96 Republicans and 1 Democrat voted for Texas’ 2-year budget last night, making it official that, among other things, the state will decline to support its 4.5 million school children with the public education that will be necessary to compete with the rest of the world in the future.

In fact, it is a bit ironic that one way the Republican plan accomplishes this shortchanging of the next generation is to defer payment for current obligations into the next budget cycle, reminding me of the famous quotation by Popeye’s good friend Wimpy: “I’ll gladly pay you Tuesday for a hamburger today.”

Another odd thing about this budget is that its passage was based on passage of yet another bill, SB 1811, a bill that further enables “living within our means” by bumping payment of $3.5 billion to schools into the next budget.

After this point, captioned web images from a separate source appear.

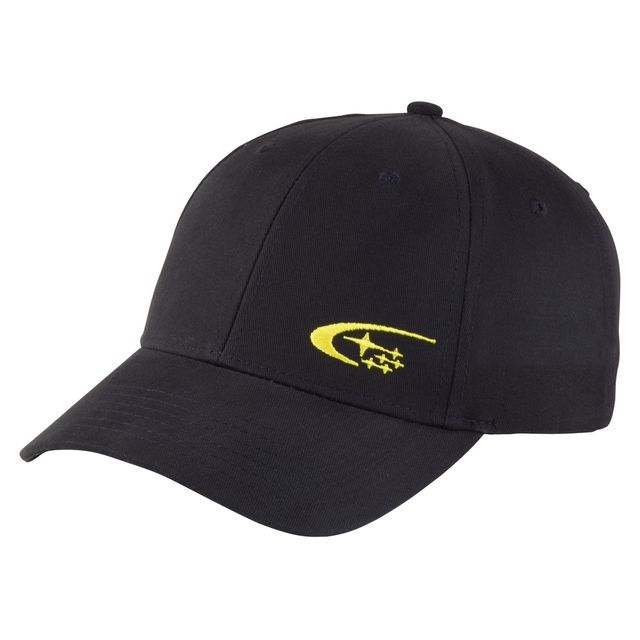 CAP, COTTON TWILL BLACK & GOLD - Custom (GEAR345003)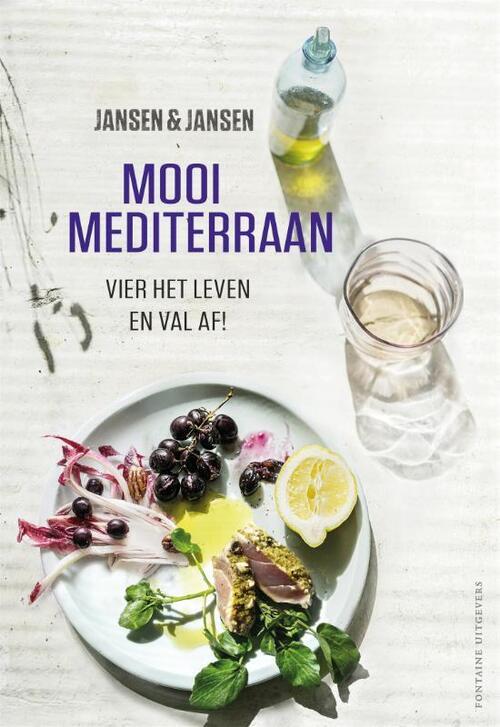 Mooi mediterraan, de juiste boodschap op het juiste moment + recept voor heerlijke granolarepen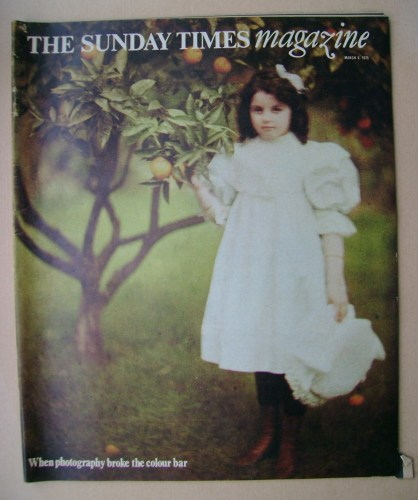 <!--1975-03-09-->The Sunday Times magazine - Peggy Warburg cover (9 March 1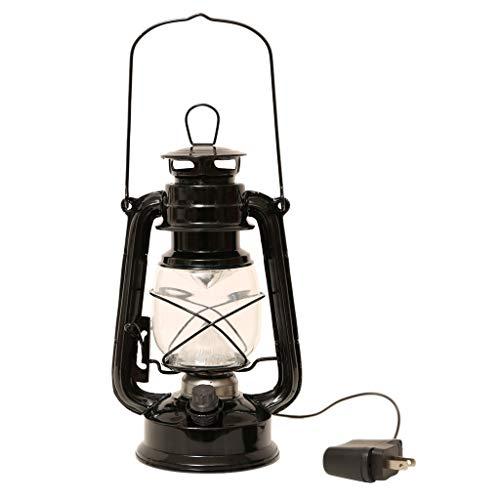 Fenteer Aufladbare Dimmbare LED Öllampe Sturmlampe Petroleumlampe zum Tragen - Schwarz
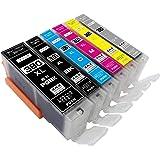 ZAZ BCI-381XL+380XL/6MP canon 互換インク BCI-381XL (BK/C/M/Y/GY) + 380XLPGBK 6色マルチパック BCI-381 BCI-380 1年保証付 XL大容量タイプ ICチップ付 残量表示可能 対応機種: PIXUS TS8230 TS8130 TS6230 TS6130 TR9530 TR8530 TR7530 TR703(380-6-1)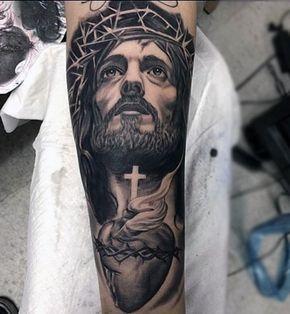 Tatouage Crois Homme (1)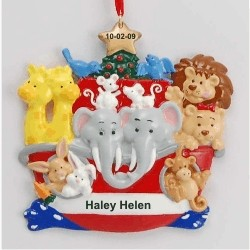 Baby Noah's Ark Christmas Ornament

How, I ask myself, can this kind of budgeting process in any way be seen as responsible? Be seen as “the right thing for Texas” as stated by Republican State Rep Myra Crownover. Unless by “right” she means rightwing.

But it isn’t even that. When you hear the word “rightwing” the words fiscally conservative come to mind. This bill in no way resembles something that a fiscal conservative would pass. This is one of the most irresponsible budget bills ever.

Republicans felt enabled to pass such a monstrosity because of the elections in 2010. State Rep Jim Pitts, the chef budget writer referred to “results of the Republicans' overwhelming victory in November as a mandate to close the gaping budget hole without imposing new taxes” as the reason they felt they could do this thing.

In other words, elections matter.

Saturday, May 28, 2011

Disinviting Jesus


We had a minor dustup here last week when the director of the Houston National Cemetery asked the Christian pastor, who would be offering up a prayer during this Monday’s Memorial Day Observance, not to mention Jesus.

Now I know lots and lots of Christians, and I know for a fact that when religion comes up in polite conversation they cannot avoid saying the word “Jesus.” It is antithetical to their very existence not to.

So asking a Christian pastor not to say the word Jesus in a prayer over the fallen is just a little over the top you would think.

Here in the Bible Belt? Over the top.

So I was surprised that the cemetery director actually made the request. A request that the pastor take into account that not all of the fallen soldiers that they are going to honor on Monday were Christians. That’s not what we do here in The South. Here in The South religious intolerance is the rule, not the exception.

So I was not surprised to read that the pastor took umbrage at the director’s request, and filed suit. Filed a lawsuit so he could go ahead and say the word “Jesus” just one time in his prayer.

That pastor is going to by God say the word “Jesus” come H-E-Double Hockey Sticks or high water.

The Veterans Administration decided that it was just too much to deal with and really didn’t want to get involved in this guy’s business so it backed off.

So now, the pastor can say “Jesus” in his prayer on Monday.

I suspect, though that this is the last time this guy will be invited to speak at a Memorial Day Observance.